**** Data shown

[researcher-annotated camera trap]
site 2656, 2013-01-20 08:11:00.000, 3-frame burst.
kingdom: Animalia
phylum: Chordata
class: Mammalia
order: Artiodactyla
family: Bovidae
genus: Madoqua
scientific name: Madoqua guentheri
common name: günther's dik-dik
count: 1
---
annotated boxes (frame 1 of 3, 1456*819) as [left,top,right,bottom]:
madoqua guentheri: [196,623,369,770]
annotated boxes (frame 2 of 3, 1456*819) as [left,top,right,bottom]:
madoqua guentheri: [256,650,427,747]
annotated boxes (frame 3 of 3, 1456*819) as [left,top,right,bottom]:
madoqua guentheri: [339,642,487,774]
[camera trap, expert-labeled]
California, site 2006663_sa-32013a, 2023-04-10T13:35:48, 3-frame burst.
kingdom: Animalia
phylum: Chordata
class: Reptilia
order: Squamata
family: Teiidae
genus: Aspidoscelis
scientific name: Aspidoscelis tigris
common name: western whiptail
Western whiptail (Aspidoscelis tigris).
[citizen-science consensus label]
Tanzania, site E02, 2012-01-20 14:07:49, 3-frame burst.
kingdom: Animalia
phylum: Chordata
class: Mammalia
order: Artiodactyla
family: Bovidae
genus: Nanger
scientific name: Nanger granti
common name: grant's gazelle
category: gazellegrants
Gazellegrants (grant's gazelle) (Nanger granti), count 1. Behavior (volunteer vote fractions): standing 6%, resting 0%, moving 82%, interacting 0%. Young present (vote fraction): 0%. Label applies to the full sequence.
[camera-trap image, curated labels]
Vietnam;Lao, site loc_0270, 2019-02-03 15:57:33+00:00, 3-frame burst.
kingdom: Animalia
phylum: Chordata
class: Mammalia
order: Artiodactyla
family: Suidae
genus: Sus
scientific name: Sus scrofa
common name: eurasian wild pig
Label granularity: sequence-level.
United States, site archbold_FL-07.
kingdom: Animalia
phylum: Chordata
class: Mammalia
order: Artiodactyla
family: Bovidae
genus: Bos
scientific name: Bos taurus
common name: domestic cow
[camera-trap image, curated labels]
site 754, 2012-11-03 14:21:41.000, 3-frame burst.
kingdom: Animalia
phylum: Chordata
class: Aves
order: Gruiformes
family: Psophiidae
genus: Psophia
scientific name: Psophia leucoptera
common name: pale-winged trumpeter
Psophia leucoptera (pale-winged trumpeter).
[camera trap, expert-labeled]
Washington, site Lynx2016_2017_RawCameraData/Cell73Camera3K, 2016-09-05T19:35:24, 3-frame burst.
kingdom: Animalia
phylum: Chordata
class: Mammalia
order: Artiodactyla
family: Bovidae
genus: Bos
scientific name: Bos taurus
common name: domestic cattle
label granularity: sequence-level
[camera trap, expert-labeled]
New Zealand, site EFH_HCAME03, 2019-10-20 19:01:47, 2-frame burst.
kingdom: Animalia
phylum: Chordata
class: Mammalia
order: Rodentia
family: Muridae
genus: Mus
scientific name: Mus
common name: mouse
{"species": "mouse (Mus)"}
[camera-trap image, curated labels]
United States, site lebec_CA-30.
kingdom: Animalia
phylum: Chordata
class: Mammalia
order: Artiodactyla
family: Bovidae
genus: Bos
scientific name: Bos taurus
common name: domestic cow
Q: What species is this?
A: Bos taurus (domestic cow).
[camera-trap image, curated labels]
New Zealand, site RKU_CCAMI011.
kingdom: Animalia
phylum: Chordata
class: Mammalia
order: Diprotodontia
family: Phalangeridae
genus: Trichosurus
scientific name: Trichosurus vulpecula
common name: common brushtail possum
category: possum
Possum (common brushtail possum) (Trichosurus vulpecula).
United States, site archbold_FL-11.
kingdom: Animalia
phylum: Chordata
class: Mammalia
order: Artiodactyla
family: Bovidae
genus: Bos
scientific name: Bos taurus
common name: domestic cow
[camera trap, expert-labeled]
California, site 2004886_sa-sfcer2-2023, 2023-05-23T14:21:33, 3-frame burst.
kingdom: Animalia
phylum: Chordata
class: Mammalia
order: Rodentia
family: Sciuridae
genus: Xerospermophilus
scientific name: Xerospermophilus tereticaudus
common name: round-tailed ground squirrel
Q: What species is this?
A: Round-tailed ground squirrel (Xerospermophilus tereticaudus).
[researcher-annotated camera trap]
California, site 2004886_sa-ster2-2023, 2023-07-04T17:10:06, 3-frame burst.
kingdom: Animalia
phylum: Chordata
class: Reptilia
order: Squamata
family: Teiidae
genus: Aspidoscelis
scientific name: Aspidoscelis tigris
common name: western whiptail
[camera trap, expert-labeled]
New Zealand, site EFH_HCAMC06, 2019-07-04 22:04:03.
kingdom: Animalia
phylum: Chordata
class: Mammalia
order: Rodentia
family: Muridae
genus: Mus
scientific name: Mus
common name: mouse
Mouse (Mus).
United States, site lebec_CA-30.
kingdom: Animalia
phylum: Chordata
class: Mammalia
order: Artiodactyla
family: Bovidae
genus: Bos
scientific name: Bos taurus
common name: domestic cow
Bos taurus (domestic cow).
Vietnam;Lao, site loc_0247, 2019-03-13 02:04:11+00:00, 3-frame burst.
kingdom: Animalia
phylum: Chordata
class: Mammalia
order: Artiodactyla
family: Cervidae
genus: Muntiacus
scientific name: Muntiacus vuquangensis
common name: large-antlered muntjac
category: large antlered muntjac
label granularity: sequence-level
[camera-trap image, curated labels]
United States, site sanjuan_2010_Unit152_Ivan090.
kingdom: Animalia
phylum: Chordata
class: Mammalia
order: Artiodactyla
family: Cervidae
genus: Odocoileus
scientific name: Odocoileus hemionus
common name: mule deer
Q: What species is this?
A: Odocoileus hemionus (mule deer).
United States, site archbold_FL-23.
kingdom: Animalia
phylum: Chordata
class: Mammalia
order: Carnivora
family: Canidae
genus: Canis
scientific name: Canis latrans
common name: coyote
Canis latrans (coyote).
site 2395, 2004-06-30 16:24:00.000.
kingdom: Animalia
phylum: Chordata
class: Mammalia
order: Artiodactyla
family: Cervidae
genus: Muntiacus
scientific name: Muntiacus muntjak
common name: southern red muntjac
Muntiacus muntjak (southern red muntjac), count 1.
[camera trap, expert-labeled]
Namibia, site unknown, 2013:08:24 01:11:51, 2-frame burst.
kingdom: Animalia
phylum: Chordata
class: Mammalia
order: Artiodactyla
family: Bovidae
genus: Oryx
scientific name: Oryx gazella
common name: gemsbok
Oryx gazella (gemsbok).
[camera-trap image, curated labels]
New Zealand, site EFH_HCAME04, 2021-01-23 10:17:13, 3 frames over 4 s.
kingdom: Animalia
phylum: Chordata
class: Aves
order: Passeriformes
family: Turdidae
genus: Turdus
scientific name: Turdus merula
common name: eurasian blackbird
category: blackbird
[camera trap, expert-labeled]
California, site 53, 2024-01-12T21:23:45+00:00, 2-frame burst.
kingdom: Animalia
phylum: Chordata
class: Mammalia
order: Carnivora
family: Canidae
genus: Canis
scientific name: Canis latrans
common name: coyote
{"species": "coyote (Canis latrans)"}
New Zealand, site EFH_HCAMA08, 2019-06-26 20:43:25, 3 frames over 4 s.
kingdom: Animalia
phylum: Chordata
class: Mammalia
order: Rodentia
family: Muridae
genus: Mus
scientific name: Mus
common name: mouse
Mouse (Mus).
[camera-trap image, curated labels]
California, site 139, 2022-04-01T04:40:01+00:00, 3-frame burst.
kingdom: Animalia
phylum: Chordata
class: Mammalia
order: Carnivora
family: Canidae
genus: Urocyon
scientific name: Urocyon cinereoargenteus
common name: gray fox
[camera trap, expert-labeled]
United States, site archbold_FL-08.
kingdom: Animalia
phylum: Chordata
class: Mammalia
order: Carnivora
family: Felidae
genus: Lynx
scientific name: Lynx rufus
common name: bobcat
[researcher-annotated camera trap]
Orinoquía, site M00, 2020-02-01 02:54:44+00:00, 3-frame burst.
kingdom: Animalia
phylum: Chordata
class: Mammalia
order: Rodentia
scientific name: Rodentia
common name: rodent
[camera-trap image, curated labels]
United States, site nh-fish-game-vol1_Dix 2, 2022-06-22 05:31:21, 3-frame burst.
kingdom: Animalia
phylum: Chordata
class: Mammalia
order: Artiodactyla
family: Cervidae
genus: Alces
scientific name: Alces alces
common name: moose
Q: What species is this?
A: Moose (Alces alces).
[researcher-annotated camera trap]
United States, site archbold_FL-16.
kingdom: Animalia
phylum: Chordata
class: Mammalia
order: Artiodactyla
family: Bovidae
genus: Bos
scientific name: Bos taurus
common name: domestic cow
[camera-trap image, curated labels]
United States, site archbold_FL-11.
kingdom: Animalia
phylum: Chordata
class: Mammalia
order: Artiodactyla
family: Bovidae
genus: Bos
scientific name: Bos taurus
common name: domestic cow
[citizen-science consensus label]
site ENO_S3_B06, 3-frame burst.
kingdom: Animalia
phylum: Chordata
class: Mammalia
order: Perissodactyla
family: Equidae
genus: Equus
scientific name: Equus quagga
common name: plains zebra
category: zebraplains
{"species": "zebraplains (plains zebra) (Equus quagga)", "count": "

********

**Description of the task:** The lines to write out run from the one with "order: Perissodactyla" through the end of the records. Give them exactly, and only them.

**Output below:**
order: Perissodactyla
family: Equidae
genus: Equus
scientific name: Equus quagga
common name: plains zebra
category: zebraplains
{"species": "zebraplains (plains zebra) (Equus quagga)", "count": "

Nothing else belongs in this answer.